• **Task brief**: Continue the passage on GrBio, Wikipedia and Wikidata, picking up right after its last sentence.

But the community that I suspect will really care about this, to the point that they'd actively engage in editing the data, is not the biodiversity community. Rather, it's people who edit Wikipedia and Wikidata.

I was at one of the GrBio workshops and gave a short presentation, which included this slide:

If you search for a major museum on Google, on the right you will often see a rich "knowledge panel" giving much of the information that GrBio wants to capture (museum name, location, etc.), often with a link to the Wikipedia page for that institution (see http://g.co/kg/m/01t372 for a detailed view of the knowledge panel for the NHM). GrBio can't compete with Wikipedia for richness of content (just think of all the Wikipedia pages in languages other than English). Google's database is mostly hidden, but we can get some of the same data from Wikidata, e.g. the Natural History Museum is entity Q309388 on Wikidata.

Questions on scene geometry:
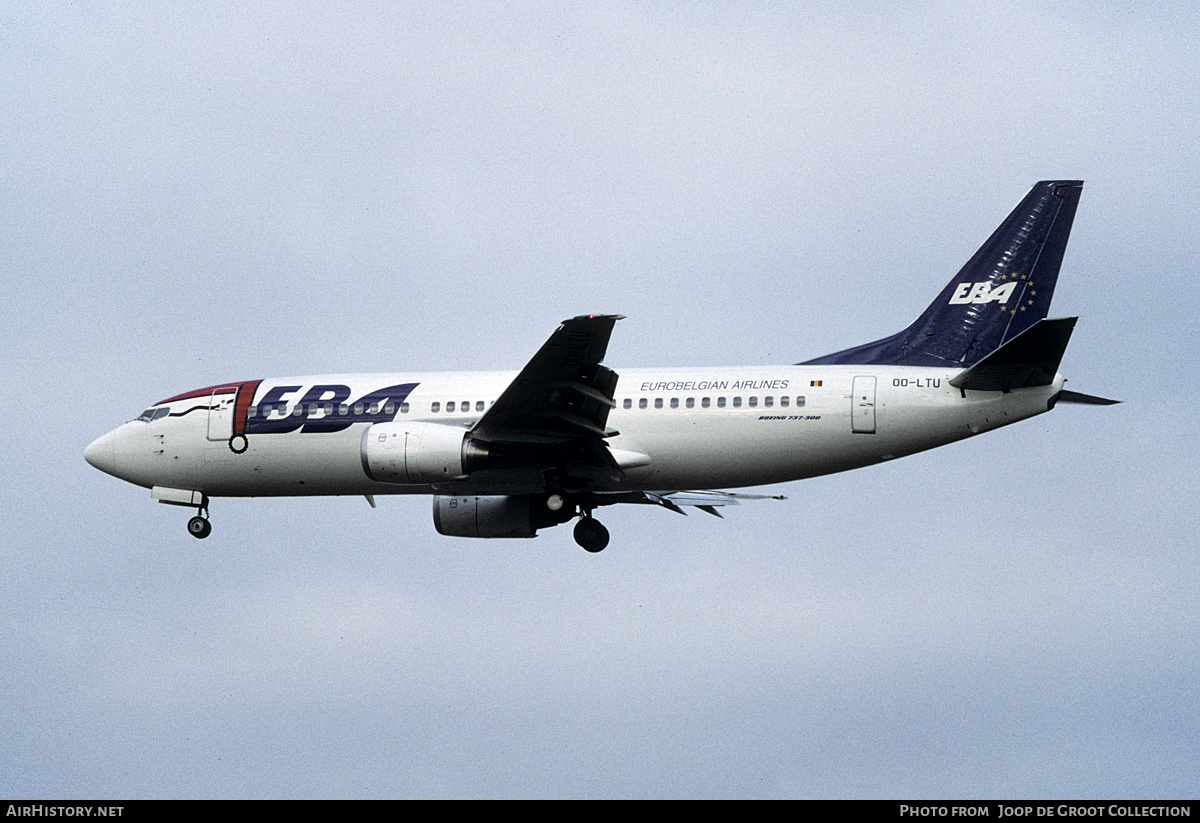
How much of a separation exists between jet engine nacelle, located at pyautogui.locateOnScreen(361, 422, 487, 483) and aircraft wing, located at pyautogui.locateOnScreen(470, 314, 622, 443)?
0.43 metres

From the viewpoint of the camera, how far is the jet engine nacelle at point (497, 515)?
34.7 meters

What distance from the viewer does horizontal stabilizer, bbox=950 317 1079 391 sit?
27953 mm

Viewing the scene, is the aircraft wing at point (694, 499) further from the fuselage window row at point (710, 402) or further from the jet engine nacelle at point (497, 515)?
the fuselage window row at point (710, 402)

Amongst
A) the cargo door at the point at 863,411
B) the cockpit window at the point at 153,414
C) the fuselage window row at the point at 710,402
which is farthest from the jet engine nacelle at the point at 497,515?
the cargo door at the point at 863,411

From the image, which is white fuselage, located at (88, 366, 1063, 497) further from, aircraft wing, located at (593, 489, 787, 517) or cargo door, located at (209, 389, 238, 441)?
aircraft wing, located at (593, 489, 787, 517)

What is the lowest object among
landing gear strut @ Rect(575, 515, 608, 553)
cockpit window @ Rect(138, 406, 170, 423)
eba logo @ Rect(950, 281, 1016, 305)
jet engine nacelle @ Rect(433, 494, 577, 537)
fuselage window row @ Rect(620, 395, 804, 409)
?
landing gear strut @ Rect(575, 515, 608, 553)

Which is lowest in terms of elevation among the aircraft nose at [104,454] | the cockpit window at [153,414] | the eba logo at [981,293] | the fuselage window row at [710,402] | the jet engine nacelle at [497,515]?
the jet engine nacelle at [497,515]

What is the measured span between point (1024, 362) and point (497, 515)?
41.5 ft

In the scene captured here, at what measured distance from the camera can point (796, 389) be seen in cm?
3094

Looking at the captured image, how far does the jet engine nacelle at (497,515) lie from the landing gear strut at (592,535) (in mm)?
530

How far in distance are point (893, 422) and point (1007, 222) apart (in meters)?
5.74

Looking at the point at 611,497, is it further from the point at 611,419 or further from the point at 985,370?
the point at 985,370

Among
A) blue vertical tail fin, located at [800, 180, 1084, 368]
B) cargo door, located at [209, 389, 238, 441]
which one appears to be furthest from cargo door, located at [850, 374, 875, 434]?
cargo door, located at [209, 389, 238, 441]
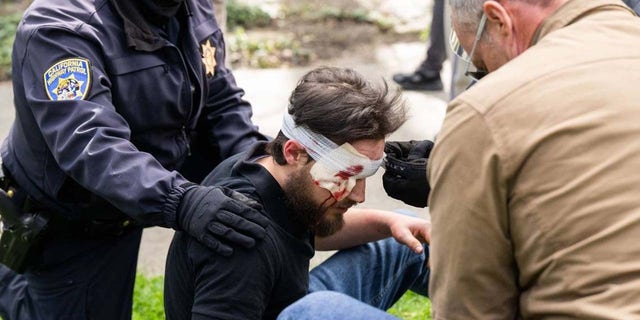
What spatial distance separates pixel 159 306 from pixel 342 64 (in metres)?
3.48

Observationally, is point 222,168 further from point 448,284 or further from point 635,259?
point 635,259

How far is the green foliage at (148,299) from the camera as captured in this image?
3779 millimetres

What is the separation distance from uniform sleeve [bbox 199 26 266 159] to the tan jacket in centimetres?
153

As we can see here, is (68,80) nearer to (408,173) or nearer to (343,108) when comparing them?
(343,108)

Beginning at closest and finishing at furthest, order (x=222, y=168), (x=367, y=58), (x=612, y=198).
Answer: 1. (x=612, y=198)
2. (x=222, y=168)
3. (x=367, y=58)

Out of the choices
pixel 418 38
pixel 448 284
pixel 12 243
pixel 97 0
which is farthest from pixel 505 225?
Result: pixel 418 38

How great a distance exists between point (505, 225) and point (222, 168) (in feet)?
3.76

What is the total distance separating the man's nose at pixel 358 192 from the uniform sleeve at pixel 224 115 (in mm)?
764

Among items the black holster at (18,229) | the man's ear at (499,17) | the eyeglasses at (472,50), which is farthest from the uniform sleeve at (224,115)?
the man's ear at (499,17)

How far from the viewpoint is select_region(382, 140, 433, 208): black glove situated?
2.66 meters

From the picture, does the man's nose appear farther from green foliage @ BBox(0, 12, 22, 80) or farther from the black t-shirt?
green foliage @ BBox(0, 12, 22, 80)

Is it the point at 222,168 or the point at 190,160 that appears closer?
the point at 222,168

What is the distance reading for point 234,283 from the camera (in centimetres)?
246

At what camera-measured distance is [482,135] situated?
1.84 m
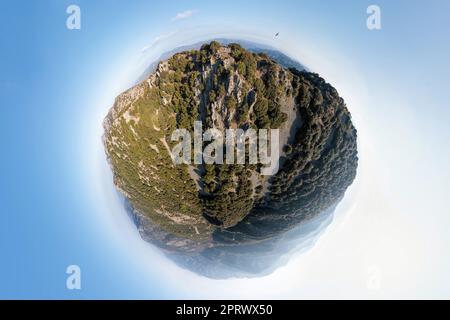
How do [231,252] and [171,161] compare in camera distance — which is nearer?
[171,161]

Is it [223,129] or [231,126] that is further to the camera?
[223,129]

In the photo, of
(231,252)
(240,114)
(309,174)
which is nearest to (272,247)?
(231,252)

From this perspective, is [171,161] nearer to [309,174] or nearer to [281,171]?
[281,171]

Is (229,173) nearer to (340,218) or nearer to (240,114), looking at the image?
(240,114)

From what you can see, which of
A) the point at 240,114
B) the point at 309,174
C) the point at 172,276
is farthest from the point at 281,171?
the point at 172,276

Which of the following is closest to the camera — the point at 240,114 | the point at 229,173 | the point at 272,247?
the point at 240,114

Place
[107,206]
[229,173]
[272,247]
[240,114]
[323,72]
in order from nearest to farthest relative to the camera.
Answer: [240,114], [229,173], [272,247], [323,72], [107,206]

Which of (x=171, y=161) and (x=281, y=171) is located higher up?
(x=171, y=161)

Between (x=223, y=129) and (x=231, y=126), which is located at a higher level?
(x=231, y=126)

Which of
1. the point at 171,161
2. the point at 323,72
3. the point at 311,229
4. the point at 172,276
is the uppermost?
the point at 323,72
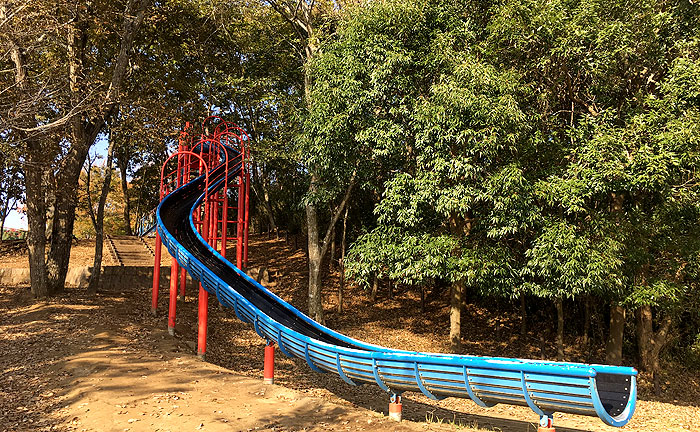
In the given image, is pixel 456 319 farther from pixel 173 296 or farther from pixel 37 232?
pixel 37 232

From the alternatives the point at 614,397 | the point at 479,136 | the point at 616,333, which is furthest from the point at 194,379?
the point at 616,333

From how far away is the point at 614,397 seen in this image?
7152 mm

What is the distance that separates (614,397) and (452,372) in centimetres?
232

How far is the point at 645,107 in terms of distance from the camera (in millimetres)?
14344

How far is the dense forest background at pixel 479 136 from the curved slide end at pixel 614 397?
20.0 feet

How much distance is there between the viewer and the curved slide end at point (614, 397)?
6.79 meters

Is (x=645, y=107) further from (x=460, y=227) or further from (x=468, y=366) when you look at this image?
(x=468, y=366)

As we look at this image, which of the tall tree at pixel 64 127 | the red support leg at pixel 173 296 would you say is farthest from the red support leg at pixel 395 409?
the tall tree at pixel 64 127

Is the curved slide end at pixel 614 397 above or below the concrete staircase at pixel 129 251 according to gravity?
below

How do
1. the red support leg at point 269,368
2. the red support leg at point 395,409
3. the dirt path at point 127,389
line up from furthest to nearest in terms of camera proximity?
the red support leg at point 269,368 < the red support leg at point 395,409 < the dirt path at point 127,389

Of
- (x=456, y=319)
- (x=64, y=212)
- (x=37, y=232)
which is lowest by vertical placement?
(x=456, y=319)

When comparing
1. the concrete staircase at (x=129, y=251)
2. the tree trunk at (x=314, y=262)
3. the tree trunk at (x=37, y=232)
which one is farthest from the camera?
the concrete staircase at (x=129, y=251)

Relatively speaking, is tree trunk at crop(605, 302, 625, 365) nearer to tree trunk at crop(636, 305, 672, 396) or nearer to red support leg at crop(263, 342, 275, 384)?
tree trunk at crop(636, 305, 672, 396)

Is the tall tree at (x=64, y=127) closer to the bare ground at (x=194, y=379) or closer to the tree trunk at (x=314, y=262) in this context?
the bare ground at (x=194, y=379)
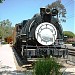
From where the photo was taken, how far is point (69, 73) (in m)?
12.3

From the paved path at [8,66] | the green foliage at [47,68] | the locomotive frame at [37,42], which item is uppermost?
the locomotive frame at [37,42]

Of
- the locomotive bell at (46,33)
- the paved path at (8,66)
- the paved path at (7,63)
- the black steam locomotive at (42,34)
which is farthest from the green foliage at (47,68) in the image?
the locomotive bell at (46,33)

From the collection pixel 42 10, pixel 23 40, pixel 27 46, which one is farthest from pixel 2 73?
pixel 42 10

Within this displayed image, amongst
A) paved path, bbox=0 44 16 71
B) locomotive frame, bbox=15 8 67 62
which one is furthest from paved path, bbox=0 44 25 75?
locomotive frame, bbox=15 8 67 62

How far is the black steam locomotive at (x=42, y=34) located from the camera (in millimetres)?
14828

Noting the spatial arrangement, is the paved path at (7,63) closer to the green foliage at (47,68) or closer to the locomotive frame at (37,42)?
the locomotive frame at (37,42)

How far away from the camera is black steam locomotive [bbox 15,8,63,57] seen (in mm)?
14828

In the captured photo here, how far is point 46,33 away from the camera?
14820 millimetres

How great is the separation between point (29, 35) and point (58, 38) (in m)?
1.82

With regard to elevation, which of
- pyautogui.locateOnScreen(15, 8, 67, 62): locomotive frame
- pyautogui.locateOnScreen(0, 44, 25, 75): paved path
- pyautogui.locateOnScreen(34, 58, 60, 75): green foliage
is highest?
pyautogui.locateOnScreen(15, 8, 67, 62): locomotive frame

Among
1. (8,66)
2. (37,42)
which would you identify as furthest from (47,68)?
(8,66)

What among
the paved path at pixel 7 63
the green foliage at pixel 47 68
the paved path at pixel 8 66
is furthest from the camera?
the paved path at pixel 7 63

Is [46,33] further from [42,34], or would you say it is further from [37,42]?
[37,42]

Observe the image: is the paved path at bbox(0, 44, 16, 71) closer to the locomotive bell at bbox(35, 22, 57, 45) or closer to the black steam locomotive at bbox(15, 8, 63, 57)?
the black steam locomotive at bbox(15, 8, 63, 57)
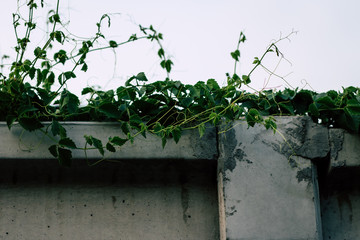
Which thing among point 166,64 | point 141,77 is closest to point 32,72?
point 141,77

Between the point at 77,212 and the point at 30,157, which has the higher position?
the point at 30,157

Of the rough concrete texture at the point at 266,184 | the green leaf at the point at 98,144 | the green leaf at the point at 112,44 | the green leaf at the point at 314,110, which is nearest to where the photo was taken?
the green leaf at the point at 98,144

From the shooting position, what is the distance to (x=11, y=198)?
6.31 ft

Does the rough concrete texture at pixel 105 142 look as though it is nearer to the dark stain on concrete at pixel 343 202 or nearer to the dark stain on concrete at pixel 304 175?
the dark stain on concrete at pixel 304 175

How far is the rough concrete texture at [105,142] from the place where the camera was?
1836mm

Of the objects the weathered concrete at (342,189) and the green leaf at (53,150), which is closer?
the green leaf at (53,150)

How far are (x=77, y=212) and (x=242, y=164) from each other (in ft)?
2.78

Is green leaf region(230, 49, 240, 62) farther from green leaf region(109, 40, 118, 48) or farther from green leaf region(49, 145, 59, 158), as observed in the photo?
green leaf region(49, 145, 59, 158)

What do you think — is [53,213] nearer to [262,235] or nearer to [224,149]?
[224,149]

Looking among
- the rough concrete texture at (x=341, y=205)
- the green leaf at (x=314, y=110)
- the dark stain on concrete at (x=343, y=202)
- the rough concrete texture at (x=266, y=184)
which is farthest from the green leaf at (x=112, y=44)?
the dark stain on concrete at (x=343, y=202)

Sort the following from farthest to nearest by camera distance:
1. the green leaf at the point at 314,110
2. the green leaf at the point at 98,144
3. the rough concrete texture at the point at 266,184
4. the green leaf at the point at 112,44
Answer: the green leaf at the point at 112,44 → the green leaf at the point at 314,110 → the rough concrete texture at the point at 266,184 → the green leaf at the point at 98,144

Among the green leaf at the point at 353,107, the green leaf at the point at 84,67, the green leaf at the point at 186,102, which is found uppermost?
the green leaf at the point at 84,67

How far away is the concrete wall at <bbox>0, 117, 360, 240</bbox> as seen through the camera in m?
1.84

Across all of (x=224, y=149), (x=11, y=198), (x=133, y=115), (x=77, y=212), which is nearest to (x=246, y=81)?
(x=224, y=149)
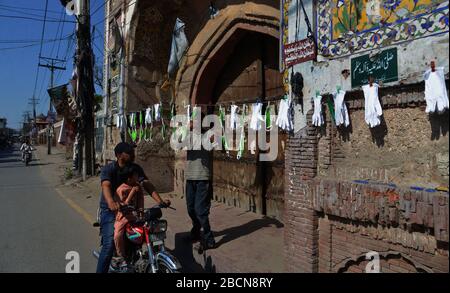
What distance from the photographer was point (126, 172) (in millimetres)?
4289

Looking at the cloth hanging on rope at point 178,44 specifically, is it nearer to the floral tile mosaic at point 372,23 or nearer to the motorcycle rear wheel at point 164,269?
the floral tile mosaic at point 372,23

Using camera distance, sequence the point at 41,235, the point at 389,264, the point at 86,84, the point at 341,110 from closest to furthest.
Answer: the point at 389,264 < the point at 341,110 < the point at 41,235 < the point at 86,84

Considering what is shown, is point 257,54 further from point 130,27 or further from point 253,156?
point 130,27

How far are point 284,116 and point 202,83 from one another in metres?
4.36

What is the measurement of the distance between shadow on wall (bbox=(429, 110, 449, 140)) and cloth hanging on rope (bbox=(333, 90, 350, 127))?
863 millimetres

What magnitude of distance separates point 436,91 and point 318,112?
4.29 ft

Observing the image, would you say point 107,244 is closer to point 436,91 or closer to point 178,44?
point 436,91

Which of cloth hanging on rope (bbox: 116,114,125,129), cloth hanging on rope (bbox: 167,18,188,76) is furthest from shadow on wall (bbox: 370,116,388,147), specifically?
cloth hanging on rope (bbox: 116,114,125,129)

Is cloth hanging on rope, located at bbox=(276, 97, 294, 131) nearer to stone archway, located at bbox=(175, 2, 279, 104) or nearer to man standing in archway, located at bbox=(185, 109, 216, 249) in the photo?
man standing in archway, located at bbox=(185, 109, 216, 249)

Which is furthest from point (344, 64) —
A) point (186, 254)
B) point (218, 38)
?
point (218, 38)

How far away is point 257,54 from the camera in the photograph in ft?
24.4

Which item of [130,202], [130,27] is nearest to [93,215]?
[130,202]

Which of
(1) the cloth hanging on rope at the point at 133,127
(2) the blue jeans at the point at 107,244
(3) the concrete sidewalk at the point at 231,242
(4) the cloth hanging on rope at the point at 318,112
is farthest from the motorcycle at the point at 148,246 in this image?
(1) the cloth hanging on rope at the point at 133,127

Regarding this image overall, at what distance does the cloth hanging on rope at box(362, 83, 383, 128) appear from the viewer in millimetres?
3627
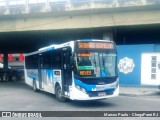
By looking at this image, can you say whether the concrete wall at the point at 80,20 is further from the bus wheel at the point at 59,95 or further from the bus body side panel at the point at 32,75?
the bus wheel at the point at 59,95

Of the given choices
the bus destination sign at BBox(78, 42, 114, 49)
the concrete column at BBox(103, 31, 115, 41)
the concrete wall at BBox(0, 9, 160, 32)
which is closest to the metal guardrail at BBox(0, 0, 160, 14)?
the concrete wall at BBox(0, 9, 160, 32)

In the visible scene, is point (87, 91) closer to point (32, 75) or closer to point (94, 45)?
point (94, 45)

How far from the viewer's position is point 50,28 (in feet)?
75.3

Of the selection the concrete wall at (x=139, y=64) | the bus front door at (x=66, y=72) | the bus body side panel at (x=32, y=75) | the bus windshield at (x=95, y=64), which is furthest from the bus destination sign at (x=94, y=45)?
the concrete wall at (x=139, y=64)

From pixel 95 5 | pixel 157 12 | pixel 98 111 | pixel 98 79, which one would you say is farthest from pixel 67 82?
pixel 157 12

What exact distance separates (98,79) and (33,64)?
9.02 m

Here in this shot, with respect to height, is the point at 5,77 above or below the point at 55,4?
below

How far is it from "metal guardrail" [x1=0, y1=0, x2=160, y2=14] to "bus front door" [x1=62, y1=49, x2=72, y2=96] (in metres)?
8.24

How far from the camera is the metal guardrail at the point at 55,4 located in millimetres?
19922

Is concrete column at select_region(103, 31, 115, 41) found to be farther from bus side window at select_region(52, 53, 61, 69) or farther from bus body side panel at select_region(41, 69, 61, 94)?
bus side window at select_region(52, 53, 61, 69)

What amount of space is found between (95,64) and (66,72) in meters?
1.61

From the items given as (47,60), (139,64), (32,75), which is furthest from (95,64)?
(139,64)

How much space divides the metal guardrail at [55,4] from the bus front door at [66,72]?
8.24m

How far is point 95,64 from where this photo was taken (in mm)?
12367
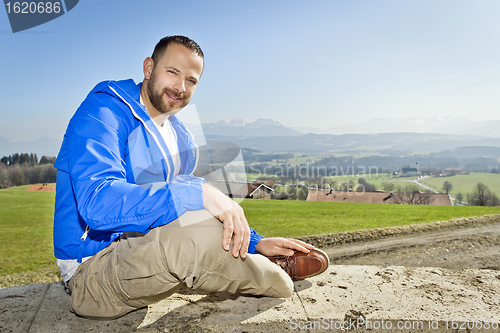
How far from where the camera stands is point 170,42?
2334 millimetres

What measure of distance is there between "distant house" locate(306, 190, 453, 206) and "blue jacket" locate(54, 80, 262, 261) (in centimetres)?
1304

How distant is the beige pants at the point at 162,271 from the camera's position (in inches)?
61.7

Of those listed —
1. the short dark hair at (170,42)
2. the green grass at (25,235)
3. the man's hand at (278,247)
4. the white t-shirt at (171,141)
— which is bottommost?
the green grass at (25,235)

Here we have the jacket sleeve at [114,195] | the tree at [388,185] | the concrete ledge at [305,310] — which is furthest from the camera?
the tree at [388,185]

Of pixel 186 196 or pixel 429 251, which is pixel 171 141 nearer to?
A: pixel 186 196

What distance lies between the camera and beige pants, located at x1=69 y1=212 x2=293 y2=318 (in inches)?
61.7

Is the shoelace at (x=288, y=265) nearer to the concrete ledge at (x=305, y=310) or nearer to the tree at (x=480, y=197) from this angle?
the concrete ledge at (x=305, y=310)

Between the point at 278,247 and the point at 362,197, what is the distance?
1592 centimetres

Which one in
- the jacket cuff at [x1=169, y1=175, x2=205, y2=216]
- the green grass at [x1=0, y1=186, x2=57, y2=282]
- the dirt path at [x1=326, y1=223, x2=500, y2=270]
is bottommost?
the green grass at [x1=0, y1=186, x2=57, y2=282]

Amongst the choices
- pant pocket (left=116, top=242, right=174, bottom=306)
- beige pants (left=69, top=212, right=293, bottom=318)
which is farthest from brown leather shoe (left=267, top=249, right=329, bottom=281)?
pant pocket (left=116, top=242, right=174, bottom=306)

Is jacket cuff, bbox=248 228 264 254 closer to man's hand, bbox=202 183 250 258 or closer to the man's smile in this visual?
man's hand, bbox=202 183 250 258

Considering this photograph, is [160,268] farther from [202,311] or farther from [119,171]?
[202,311]

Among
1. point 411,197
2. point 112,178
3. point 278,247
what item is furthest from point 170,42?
point 411,197

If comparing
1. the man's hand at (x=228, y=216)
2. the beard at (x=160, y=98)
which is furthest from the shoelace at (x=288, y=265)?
the beard at (x=160, y=98)
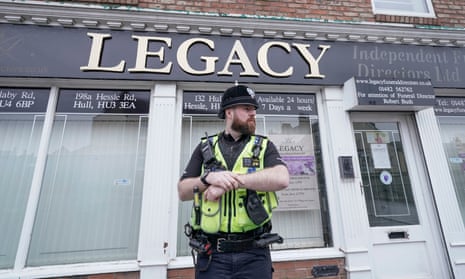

• **Answer for the task**:
From my perspective, the smart move to make is not to appeal to an overstretched community of biodiversity researchers, many of whom are suffering from "project fatigue" as yet more acronyms compete for their attention. Instead, position the project as adding to the already existing database of natural history institutions that is growing in Wikidata. GrBio could either link to Wikidata and Wikipedia pages for institutions, or simply move it's data editing efforts to Wikidata and have GrBio be (at most) a search interface to that data. The notion of having a separate database for the world's collections might not be the best way to achieve GrBio's goals. A lot of people involved in both Wikipedia and Wikidata care about cultural institutions (of which natural history museums and herbaria are examples), those are the people GrBio should be engaging with.